Security

Last updated:

It is critical that everyone in the PostHog team follows these guidelines. We take people not following these rules very seriously - it can put the entire company and all of our users at risk if you do not.

Security policies

We are in the process of obtaining our SOC 2 certification, which has required us to put together a number of (short!) policies to ensure compliance. You will have been invited to Drata to review these and to complete security training as part of your onboarding.

All of our policies can be found in our Drata portal, so this section of the Handbook just serves to make these policies publicly available in case you need to refer back quickly, or if a customer asks. These are only linked as PDFs so we only need to keep the policies up to date in Drata.

GDPR compliance

For the purposes of GDPR, customers use PostHog in one of two ways:

  • PostHog Cloud
  • Self-hosting and managing a PostHog instance (PostHog Open Source, PostHog Scale and PostHog Enterprise)
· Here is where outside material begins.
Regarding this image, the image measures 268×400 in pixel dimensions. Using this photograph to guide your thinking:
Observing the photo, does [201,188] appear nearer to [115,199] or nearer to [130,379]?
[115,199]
If a customer is using PostHog Cloud, then PostHog is the Data Processor and the customer is the Data Controller. We have some GDPR obligations here.

If a customer is self-hosting PostHog then they are both the Data Processor and the Data Controller because they are responsible for their PostHog instance. We do not have access to any of their user data, so we do not have specific GDPR obligations here.

As a Data Controller to PostHog Cloud customers, we are obliged to maintain documentation that records details of our data processing agreements with those customers. Charles is our Data Protection Officer and is responsible for maintaining this.